Write out again the lines from the one containing "As visible in" through the end of the entries, both ends included, with the requests unchanged. Scale every coordinate in the answers by 2.4, rounding to whole numbers with halves going up.

Entries of scene-based questions:
────────────────────
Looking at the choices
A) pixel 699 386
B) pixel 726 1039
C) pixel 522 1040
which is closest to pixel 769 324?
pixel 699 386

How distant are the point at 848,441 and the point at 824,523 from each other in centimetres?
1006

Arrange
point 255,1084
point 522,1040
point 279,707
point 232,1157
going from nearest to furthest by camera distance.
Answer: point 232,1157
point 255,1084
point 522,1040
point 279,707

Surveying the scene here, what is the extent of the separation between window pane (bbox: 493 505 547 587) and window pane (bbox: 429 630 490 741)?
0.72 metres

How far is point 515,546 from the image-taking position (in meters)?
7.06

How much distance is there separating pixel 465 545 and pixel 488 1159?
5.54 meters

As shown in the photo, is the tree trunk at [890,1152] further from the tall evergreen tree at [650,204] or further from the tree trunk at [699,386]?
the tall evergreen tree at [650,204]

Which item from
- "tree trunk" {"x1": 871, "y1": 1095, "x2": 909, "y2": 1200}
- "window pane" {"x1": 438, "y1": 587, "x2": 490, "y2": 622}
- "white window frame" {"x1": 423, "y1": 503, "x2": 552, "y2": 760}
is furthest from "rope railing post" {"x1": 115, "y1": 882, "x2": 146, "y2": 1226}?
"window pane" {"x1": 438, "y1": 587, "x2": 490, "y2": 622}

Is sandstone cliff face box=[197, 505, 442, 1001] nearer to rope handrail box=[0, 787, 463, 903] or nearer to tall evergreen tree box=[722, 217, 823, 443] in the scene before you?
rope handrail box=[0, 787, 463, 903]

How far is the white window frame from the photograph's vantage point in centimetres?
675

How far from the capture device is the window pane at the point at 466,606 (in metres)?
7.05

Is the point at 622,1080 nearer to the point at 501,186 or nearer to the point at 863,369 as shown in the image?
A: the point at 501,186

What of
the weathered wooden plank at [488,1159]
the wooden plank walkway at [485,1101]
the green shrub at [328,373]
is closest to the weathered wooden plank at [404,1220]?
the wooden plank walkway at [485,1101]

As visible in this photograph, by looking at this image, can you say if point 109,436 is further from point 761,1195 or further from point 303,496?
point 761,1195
────────────────────
> RESULT FOR THIS TASK:
As visible in this photograph, by looking at this image, can you say if point 109,436 is further from point 761,1195 or further from point 303,496?
point 1826,2868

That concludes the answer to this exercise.